**TEXT BLOCK:**

>>>

A Generic Repository and Unit of Work Implementation for Entity Framework

You may be familiar with my previous posts describing the implementation of design patterns for Entity Framework.  It started with using generics for lookup tables, and followed with a generic CRUD repository.  This strategy follows along with our SSW rule, Do you use the Repository Pattern for data access.

In the lead up to SSW's recent Enterprise MVC course, I had lots of discussions with Adam Stephensen and Eric Phan about whether we could do a better job with this pattern.  We've come up with what we think is a great solution that includes the Unit of Work pattern as well.

We felt it was really important to separate the domain models, the repositories, and the context; a separation that's not made by Entity Framework. Doing so gave us some really important benefits.  Testing is made much easier.  For one, we can mock our context enabling us to test our repositories without going back to the database.  We can also mock the repositories to test the code that calls it.

A quick shout-out to Adrian Clark who suggested this separation in the comments last time.

We also used Inversion of Control to inject a context into the repository.  We could have had a reference to each of our repositories in our context, but inverting this relationship meant that we only needed to instantiate those repositories we were actually using.  It means less overhead and a looser coupling between the context and each repository.

First, we create our IUnitOfWork and our IGenericRepository.

[csharp]
public interface IUnitOfWork : IDisposable
{
DbSet<TEntity> Set<TEntity>() where TEntity : class;

int SaveChanges();

}
[/csharp]
[csharp]
public interface IGenericRepository<TEntity>
where TEntity : class
{
IQueryable<TEntity> Select();

IEnumerable<TEntity> GetAll();

IEnumerable<TEntity> Where(Func<TEntity, bool> predicate);

TEntity GetSingle(Func<TEntity, bool> predicate);

TEntity GetFirst(Func<TEntity, bool> predicate);

void Add(TEntity entity);

void Delete(TEntity entity);

void Attach(TEntity entity);

void Dispose(bool disposing);

void Dispose();

}
[/csharp]

Then, we create an interface for our specific context. In this example, we have a context with a set of customers. This context is essentially a unit of work, so we'll inherit that interface.

[csharp]
public interface ICustomerContext : IUnitOfWork
{
DbSet<Customer> Customers { get; set; }
}
[/csharp]

Next, we'll create a concrete GenericRepository instance. This is very similar to the version in my previous post, but take note of the repository that takes a context. We use this to inject our Unit of Work.

[csharp]
public class GenericRepository<TContext, TEntity> : IGenericRepository<TEntity>
where TContext : IUnitOfWork
where TEntity : class
{
protected TContext _context;
/// <summary>
/// Constructor that takes a context
/// </summary>
/// <param name="context">An established data context</param>
public GenericRepository(TContext context)

<<<

**EXCERPTED RECORDS:**
>>>

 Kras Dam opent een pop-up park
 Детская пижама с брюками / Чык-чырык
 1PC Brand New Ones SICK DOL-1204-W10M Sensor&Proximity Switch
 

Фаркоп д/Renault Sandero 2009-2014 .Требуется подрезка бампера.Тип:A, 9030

<<<
>>>

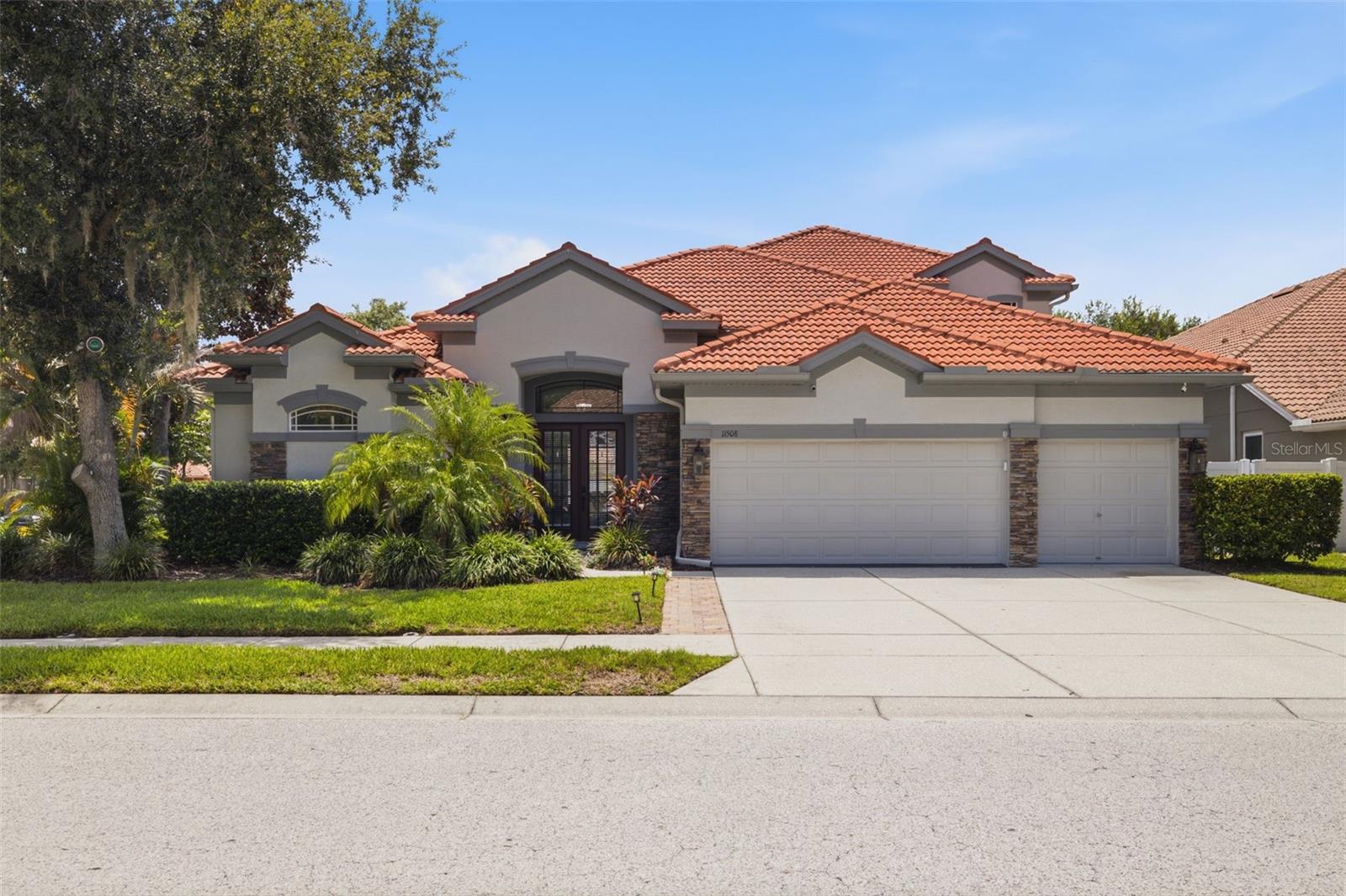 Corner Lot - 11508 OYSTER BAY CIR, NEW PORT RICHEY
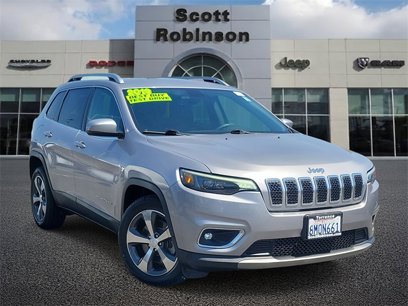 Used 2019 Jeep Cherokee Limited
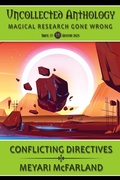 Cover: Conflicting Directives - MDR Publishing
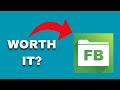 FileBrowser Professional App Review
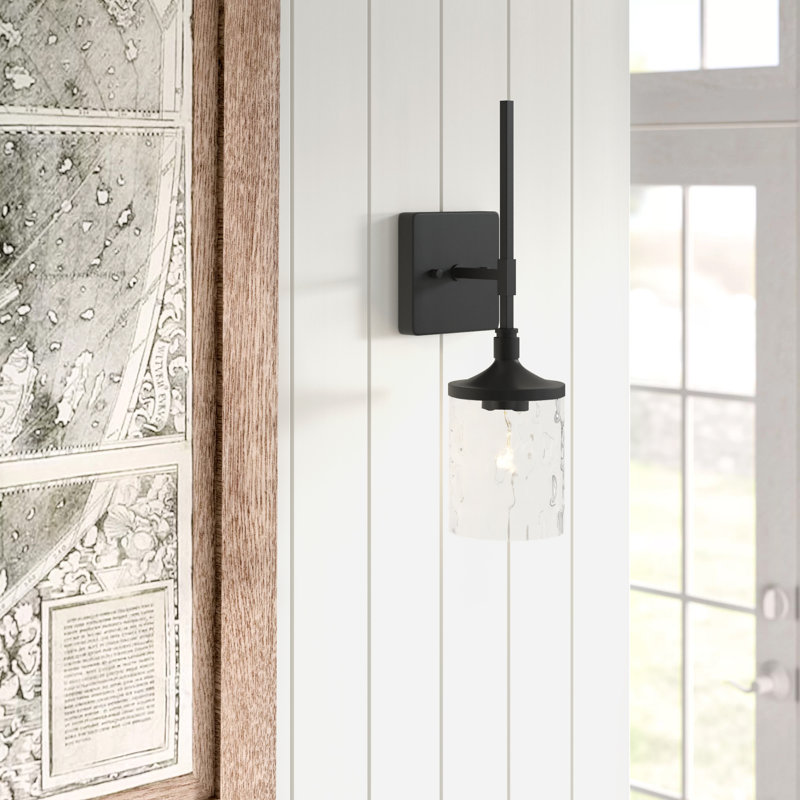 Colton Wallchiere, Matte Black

<<<
>>>

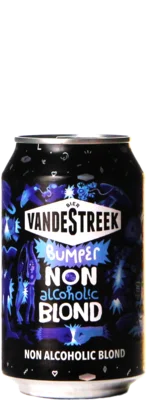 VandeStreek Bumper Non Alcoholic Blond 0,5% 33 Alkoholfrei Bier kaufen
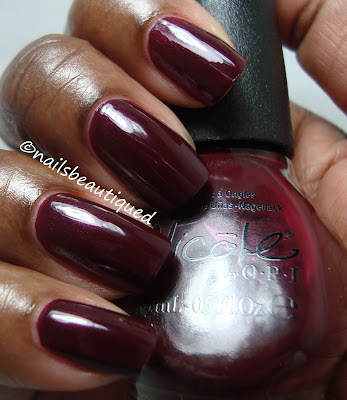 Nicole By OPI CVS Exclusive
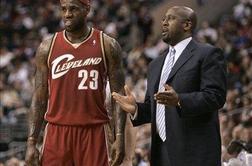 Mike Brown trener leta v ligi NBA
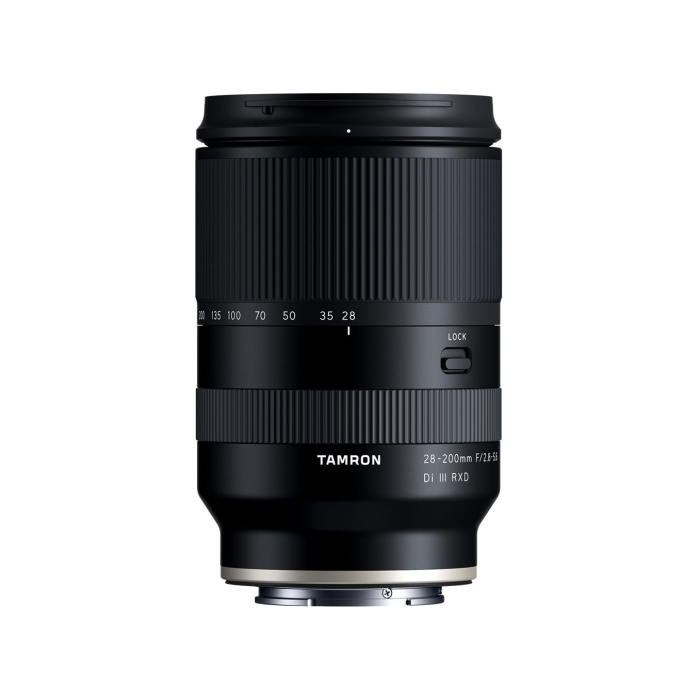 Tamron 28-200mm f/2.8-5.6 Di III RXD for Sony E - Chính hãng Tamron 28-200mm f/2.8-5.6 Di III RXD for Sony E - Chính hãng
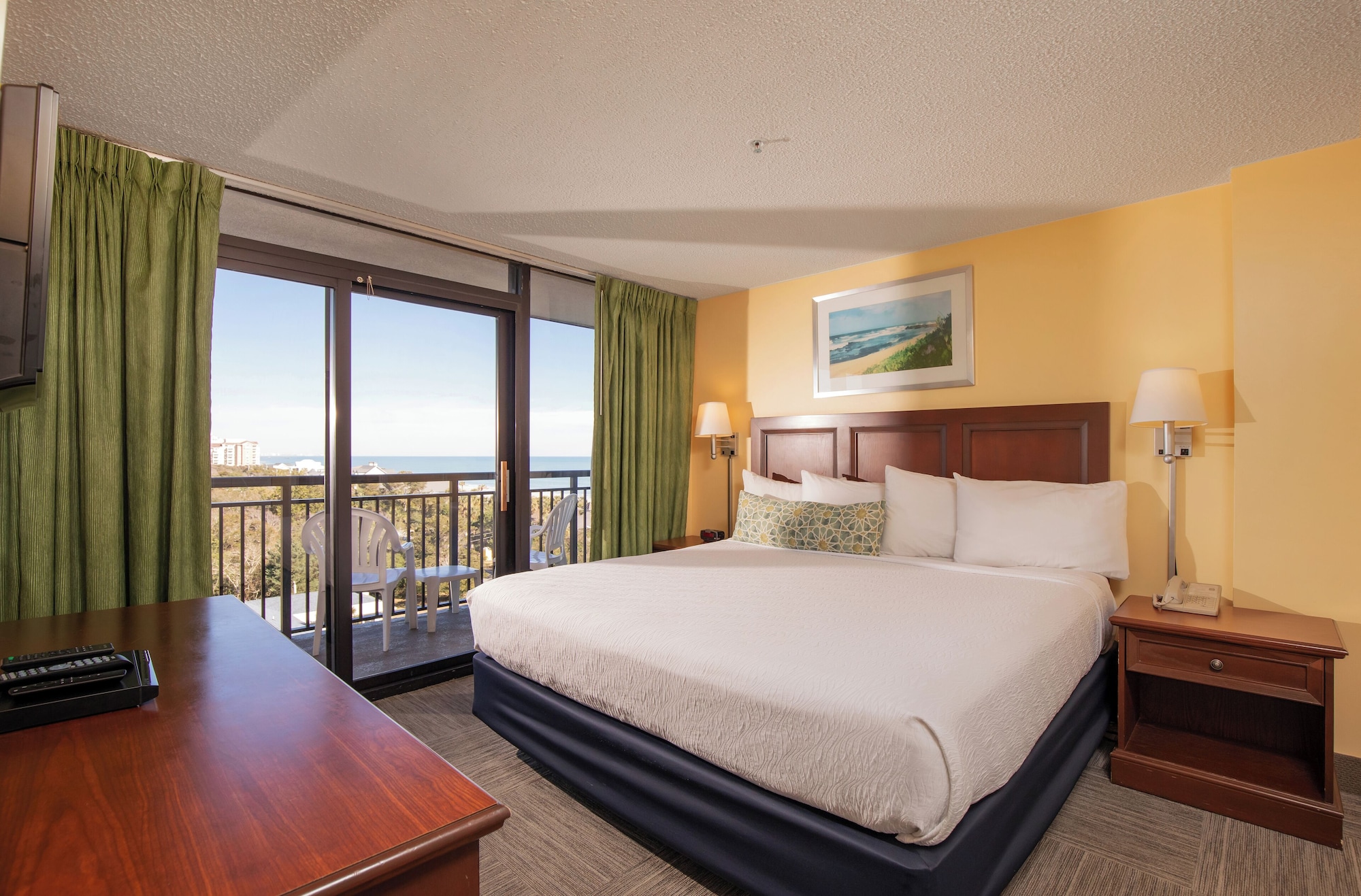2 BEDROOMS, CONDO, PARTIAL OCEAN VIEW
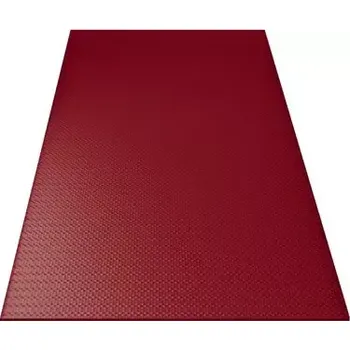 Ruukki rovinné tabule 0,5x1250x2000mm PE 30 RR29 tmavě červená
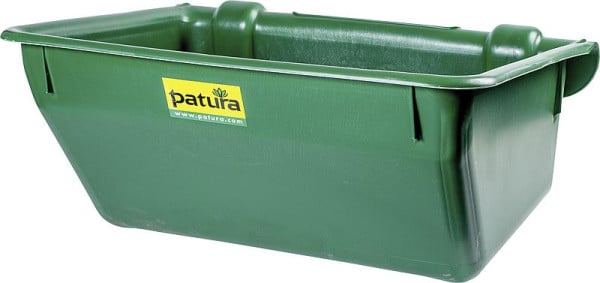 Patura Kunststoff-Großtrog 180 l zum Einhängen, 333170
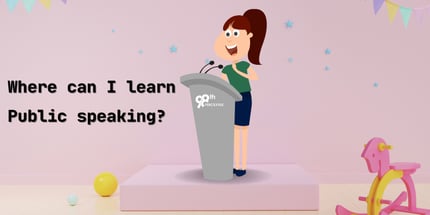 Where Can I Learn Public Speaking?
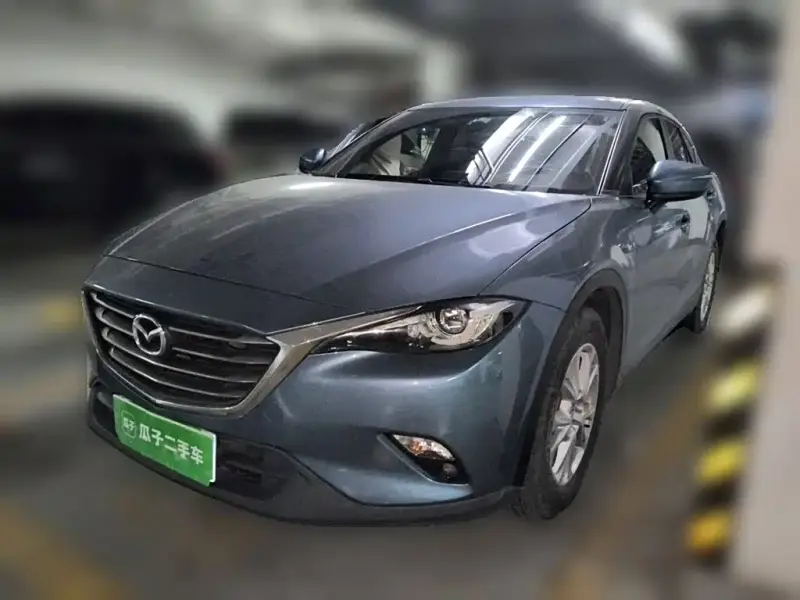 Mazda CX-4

<<<

**EXERCISE 1:** Reproduce the repository article from "A quick shout-out" to "and each repository.".
**EXERCISE 2:**
Answer these questions about the repository article:
(a) Who suggested separating the domain models, the repositories, and the context in the comments last time?
(b) In the example, what set does the context have?
(c) Which interface does ICustomerContext inherit?
Answer from the repository article alone.

**ANSWER SECTION 1:**
A quick shout-out to Adrian Clark who suggested this separation in the comments last time.

We also used Inversion of Control to inject a context into the repository.  We could have had a reference to each of our repositories in our context, but inverting this relationship meant that we only needed to instantiate those repositories we were actually using.  It means less overhead and a looser coupling between the context and each repository.

**ANSWER SECTION 2:**
(a) Adrian Clark
(b) A set of customers
(c) IUnitOfWork